Data items:
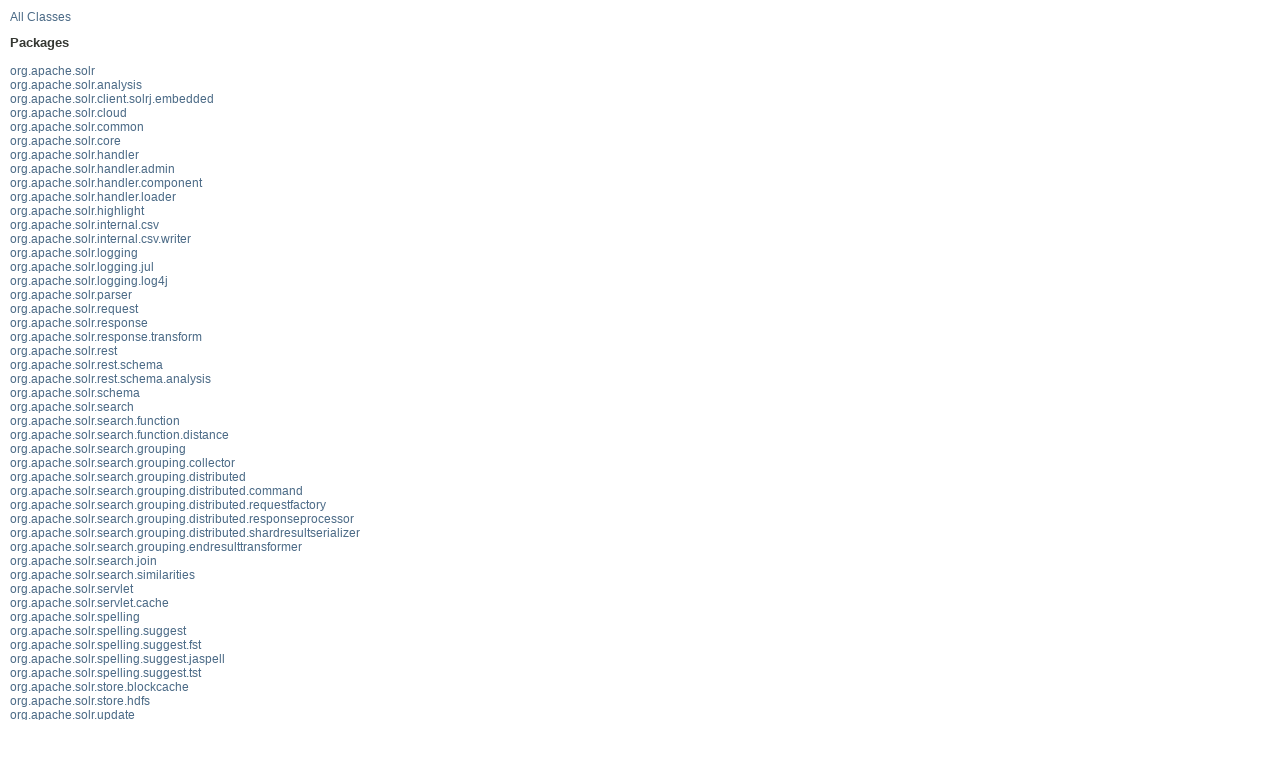

--- FILE ---
content_type: text/html
request_url: https://solr.apache.org/docs/4_8_0/solr-core/overview-frame.html
body_size: 622
content:
<!DOCTYPE HTML PUBLIC "-//W3C//DTD HTML 4.01 Transitional//EN" "http://www.w3.org/TR/html4/loose.dtd">
<!-- NewPage -->
<html lang="en">
<head>
<!-- Generated by javadoc (version 1.7.0_55) on Thu Apr 24 20:55:47 UTC 2014 -->
<meta http-equiv="Content-Type" content="text/html" charset="utf-8">
<title>Overview List (Solr 4.8.0 API)</title>
<meta name="date" content="2014-04-24">
<link rel="stylesheet" type="text/css" href="stylesheet.css" title="Style">
</head>
<body>
<div class="indexHeader"><a href="allclasses-frame.html" target="packageFrame">All Classes</a></div>
<div class="indexContainer">
<h2 title="Packages">Packages</h2>
<ul title="Packages">
<li><a href="org/apache/solr/package-frame.html" target="packageFrame">org.apache.solr</a></li>
<li><a href="org/apache/solr/analysis/package-frame.html" target="packageFrame">org.apache.solr.analysis</a></li>
<li><a href="org/apache/solr/client/solrj/embedded/package-frame.html" target="packageFrame">org.apache.solr.client.solrj.embedded</a></li>
<li><a href="org/apache/solr/cloud/package-frame.html" target="packageFrame">org.apache.solr.cloud</a></li>
<li><a href="org/apache/solr/common/package-frame.html" target="packageFrame">org.apache.solr.common</a></li>
<li><a href="org/apache/solr/core/package-frame.html" target="packageFrame">org.apache.solr.core</a></li>
<li><a href="org/apache/solr/handler/package-frame.html" target="packageFrame">org.apache.solr.handler</a></li>
<li><a href="org/apache/solr/handler/admin/package-frame.html" target="packageFrame">org.apache.solr.handler.admin</a></li>
<li><a href="org/apache/solr/handler/component/package-frame.html" target="packageFrame">org.apache.solr.handler.component</a></li>
<li><a href="org/apache/solr/handler/loader/package-frame.html" target="packageFrame">org.apache.solr.handler.loader</a></li>
<li><a href="org/apache/solr/highlight/package-frame.html" target="packageFrame">org.apache.solr.highlight</a></li>
<li><a href="org/apache/solr/internal/csv/package-frame.html" target="packageFrame">org.apache.solr.internal.csv</a></li>
<li><a href="org/apache/solr/internal/csv/writer/package-frame.html" target="packageFrame">org.apache.solr.internal.csv.writer</a></li>
<li><a href="org/apache/solr/logging/package-frame.html" target="packageFrame">org.apache.solr.logging</a></li>
<li><a href="org/apache/solr/logging/jul/package-frame.html" target="packageFrame">org.apache.solr.logging.jul</a></li>
<li><a href="org/apache/solr/logging/log4j/package-frame.html" target="packageFrame">org.apache.solr.logging.log4j</a></li>
<li><a href="org/apache/solr/parser/package-frame.html" target="packageFrame">org.apache.solr.parser</a></li>
<li><a href="org/apache/solr/request/package-frame.html" target="packageFrame">org.apache.solr.request</a></li>
<li><a href="org/apache/solr/response/package-frame.html" target="packageFrame">org.apache.solr.response</a></li>
<li><a href="org/apache/solr/response/transform/package-frame.html" target="packageFrame">org.apache.solr.response.transform</a></li>
<li><a href="org/apache/solr/rest/package-frame.html" target="packageFrame">org.apache.solr.rest</a></li>
<li><a href="org/apache/solr/rest/schema/package-frame.html" target="packageFrame">org.apache.solr.rest.schema</a></li>
<li><a href="org/apache/solr/rest/schema/analysis/package-frame.html" target="packageFrame">org.apache.solr.rest.schema.analysis</a></li>
<li><a href="org/apache/solr/schema/package-frame.html" target="packageFrame">org.apache.solr.schema</a></li>
<li><a href="org/apache/solr/search/package-frame.html" target="packageFrame">org.apache.solr.search</a></li>
<li><a href="org/apache/solr/search/function/package-frame.html" target="packageFrame">org.apache.solr.search.function</a></li>
<li><a href="org/apache/solr/search/function/distance/package-frame.html" target="packageFrame">org.apache.solr.search.function.distance</a></li>
<li><a href="org/apache/solr/search/grouping/package-frame.html" target="packageFrame">org.apache.solr.search.grouping</a></li>
<li><a href="org/apache/solr/search/grouping/collector/package-frame.html" target="packageFrame">org.apache.solr.search.grouping.collector</a></li>
<li><a href="org/apache/solr/search/grouping/distributed/package-frame.html" target="packageFrame">org.apache.solr.search.grouping.distributed</a></li>
<li><a href="org/apache/solr/search/grouping/distributed/command/package-frame.html" target="packageFrame">org.apache.solr.search.grouping.distributed.command</a></li>
<li><a href="org/apache/solr/search/grouping/distributed/requestfactory/package-frame.html" target="packageFrame">org.apache.solr.search.grouping.distributed.requestfactory</a></li>
<li><a href="org/apache/solr/search/grouping/distributed/responseprocessor/package-frame.html" target="packageFrame">org.apache.solr.search.grouping.distributed.responseprocessor</a></li>
<li><a href="org/apache/solr/search/grouping/distributed/shardresultserializer/package-frame.html" target="packageFrame">org.apache.solr.search.grouping.distributed.shardresultserializer</a></li>
<li><a href="org/apache/solr/search/grouping/endresulttransformer/package-frame.html" target="packageFrame">org.apache.solr.search.grouping.endresulttransformer</a></li>
<li><a href="org/apache/solr/search/join/package-frame.html" target="packageFrame">org.apache.solr.search.join</a></li>
<li><a href="org/apache/solr/search/similarities/package-frame.html" target="packageFrame">org.apache.solr.search.similarities</a></li>
<li><a href="org/apache/solr/servlet/package-frame.html" target="packageFrame">org.apache.solr.servlet</a></li>
<li><a href="org/apache/solr/servlet/cache/package-frame.html" target="packageFrame">org.apache.solr.servlet.cache</a></li>
<li><a href="org/apache/solr/spelling/package-frame.html" target="packageFrame">org.apache.solr.spelling</a></li>
<li><a href="org/apache/solr/spelling/suggest/package-frame.html" target="packageFrame">org.apache.solr.spelling.suggest</a></li>
<li><a href="org/apache/solr/spelling/suggest/fst/package-frame.html" target="packageFrame">org.apache.solr.spelling.suggest.fst</a></li>
<li><a href="org/apache/solr/spelling/suggest/jaspell/package-frame.html" target="packageFrame">org.apache.solr.spelling.suggest.jaspell</a></li>
<li><a href="org/apache/solr/spelling/suggest/tst/package-frame.html" target="packageFrame">org.apache.solr.spelling.suggest.tst</a></li>
<li><a href="org/apache/solr/store/blockcache/package-frame.html" target="packageFrame">org.apache.solr.store.blockcache</a></li>
<li><a href="org/apache/solr/store/hdfs/package-frame.html" target="packageFrame">org.apache.solr.store.hdfs</a></li>
<li><a href="org/apache/solr/update/package-frame.html" target="packageFrame">org.apache.solr.update</a></li>
<li><a href="org/apache/solr/update/processor/package-frame.html" target="packageFrame">org.apache.solr.update.processor</a></li>
<li><a href="org/apache/solr/util/package-frame.html" target="packageFrame">org.apache.solr.util</a></li>
<li><a href="org/apache/solr/util/plugin/package-frame.html" target="packageFrame">org.apache.solr.util.plugin</a></li>
<li><a href="org/apache/solr/util/stats/package-frame.html" target="packageFrame">org.apache.solr.util.stats</a></li>
<li><a href="org/apache/solr/util/xslt/package-frame.html" target="packageFrame">org.apache.solr.util.xslt</a></li>
</ul>
</div>
<p>&nbsp;</p>
</body>
</html>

## Activity
Both the first line of the records above and the line containing "<!DOCTYPE HTML PUBLIC" belong in the copy; please return them and every line between, exactly, minus the pictures.

## Answer box
--- FILE ---
content_type: text/html
request_url: https://solr.apache.org/docs/4_8_0/solr-core/overview-frame.html
body_size: 622
content:
<!DOCTYPE HTML PUBLIC "-//W3C//DTD HTML 4.01 Transitional//EN" "http://www.w3.org/TR/html4/loose.dtd">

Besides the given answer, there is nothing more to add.